In either case, a final decision should not be made if the information available was insufficient but there was a prospect of obtaining further information.

The Court of Appeal allowed an appeal by Gina Marie Hughes against the refusal of Mr Justice Kennedy to quash a decision of the board, refusing her legal aid to seek judicial review of a decision of Oldham Metropolitan Borough Council that she had become intentionally homeless.

George Warr (Oldham Law Centre) for the applicant; Charles Utley (Collyer-Bristow) for the board.

LORD DONALDSON MR said that after an initial refusal of legal aid by the board's deputy area director, Miss Hughes made a written application to a single High Court judge for leave to apply for judicial review of the council's decision.

Mr Justice Popplewell granted leave. She then appealed to the board's area appeal committee against the deputy area director's refusal of legal aid.

Such an appeal was by way of a reconsideration. The material before the committee was the same as before, but it also knew Mr Justice Popplewell had granted leave.

The committee nevertheless refused legal aid. Applying the 'legal merits' test under section 15(2) of the Legal Aid Act 1988, it held that the applicant's prospects of success were too small.

Mr Justice Kennedy refused to interfere with that decision, on the basis that the tests to be applied by a single judge and by the board were not the same, and in any event the board had to form its own judgment.

His Lordship accepted that it was for the committee to make up its own mind, but not that the test it had to apply was essentially any different from that applied by the judge.

On an ex parte application, the judge should only grant leave if, prima facie, there was already an arguable case for granting the relief sought.

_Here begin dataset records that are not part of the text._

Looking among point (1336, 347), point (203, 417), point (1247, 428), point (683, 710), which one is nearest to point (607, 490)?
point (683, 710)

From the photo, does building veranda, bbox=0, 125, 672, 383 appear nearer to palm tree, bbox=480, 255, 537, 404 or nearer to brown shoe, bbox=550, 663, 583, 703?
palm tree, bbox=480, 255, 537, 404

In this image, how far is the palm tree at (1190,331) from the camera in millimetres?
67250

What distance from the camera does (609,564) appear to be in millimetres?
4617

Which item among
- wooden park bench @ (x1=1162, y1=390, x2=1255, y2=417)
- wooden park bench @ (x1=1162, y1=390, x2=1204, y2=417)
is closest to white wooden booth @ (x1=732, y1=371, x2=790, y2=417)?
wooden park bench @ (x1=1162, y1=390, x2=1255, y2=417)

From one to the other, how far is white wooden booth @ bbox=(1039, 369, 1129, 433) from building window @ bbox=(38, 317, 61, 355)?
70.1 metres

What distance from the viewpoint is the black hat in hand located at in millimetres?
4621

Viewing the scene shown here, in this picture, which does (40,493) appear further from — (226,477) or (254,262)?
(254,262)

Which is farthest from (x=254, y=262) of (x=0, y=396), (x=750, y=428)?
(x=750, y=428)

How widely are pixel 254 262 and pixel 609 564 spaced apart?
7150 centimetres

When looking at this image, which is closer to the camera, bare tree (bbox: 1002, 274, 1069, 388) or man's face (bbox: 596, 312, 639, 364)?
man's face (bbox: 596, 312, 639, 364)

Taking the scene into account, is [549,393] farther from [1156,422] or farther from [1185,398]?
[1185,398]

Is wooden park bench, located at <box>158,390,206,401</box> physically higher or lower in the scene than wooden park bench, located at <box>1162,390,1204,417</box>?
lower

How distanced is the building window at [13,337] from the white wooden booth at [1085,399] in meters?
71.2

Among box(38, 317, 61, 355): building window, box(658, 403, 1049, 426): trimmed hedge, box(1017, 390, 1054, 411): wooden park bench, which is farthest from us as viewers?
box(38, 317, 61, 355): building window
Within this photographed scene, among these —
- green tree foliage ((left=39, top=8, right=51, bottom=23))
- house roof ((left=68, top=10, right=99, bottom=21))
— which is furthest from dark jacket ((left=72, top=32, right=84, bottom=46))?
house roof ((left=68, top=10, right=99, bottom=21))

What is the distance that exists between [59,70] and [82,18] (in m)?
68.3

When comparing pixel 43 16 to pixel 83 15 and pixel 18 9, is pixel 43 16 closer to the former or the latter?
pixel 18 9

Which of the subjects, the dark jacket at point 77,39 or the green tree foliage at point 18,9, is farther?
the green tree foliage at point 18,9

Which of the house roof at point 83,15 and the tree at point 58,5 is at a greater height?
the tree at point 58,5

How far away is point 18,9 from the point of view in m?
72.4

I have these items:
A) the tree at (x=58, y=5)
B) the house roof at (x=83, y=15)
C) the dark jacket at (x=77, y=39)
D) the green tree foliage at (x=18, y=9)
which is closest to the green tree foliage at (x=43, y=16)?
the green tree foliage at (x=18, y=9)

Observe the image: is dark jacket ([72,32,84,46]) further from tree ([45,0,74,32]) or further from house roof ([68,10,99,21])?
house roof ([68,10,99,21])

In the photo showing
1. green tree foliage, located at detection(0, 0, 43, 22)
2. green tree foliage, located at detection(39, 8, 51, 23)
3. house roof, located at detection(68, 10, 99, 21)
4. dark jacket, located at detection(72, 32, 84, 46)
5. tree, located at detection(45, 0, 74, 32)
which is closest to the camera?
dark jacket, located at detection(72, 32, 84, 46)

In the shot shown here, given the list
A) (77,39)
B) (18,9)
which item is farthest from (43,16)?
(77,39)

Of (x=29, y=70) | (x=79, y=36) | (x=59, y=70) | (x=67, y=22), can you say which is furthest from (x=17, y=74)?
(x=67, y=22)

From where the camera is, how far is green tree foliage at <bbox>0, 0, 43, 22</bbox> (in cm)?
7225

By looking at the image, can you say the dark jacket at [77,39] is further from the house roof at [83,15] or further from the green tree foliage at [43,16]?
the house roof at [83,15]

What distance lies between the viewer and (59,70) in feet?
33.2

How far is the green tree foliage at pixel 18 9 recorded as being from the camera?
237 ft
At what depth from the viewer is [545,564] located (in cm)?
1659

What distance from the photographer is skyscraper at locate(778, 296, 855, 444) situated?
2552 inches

Equally, it was only when prima facie there was clearly no arguable case that leave should be refused ex parte.

The judge was asking himself whether an applicant's case was such that he had reasonable grounds for being given leave to bring proceedings which would inevitably involve the respondent in costs and administrative uncertainty.

The committee was asking itself whether an applicant had reasonable grounds for being granted representation under the Legal Aid Scheme which would probably, if not inevitably, involve some cost to the public purse.

In form they were different questions but in substance they were not. That the committee could take a different view from the judge was not in doubt, but it would rarely do so.

In the present case, both Mr Justice Popplewell and the committee had based their decisions on inadequate information.

The judge should have adjourned the application for an inter partes hearing to get more information from the council. The committee should have considered granting limited legal aid for this purpose.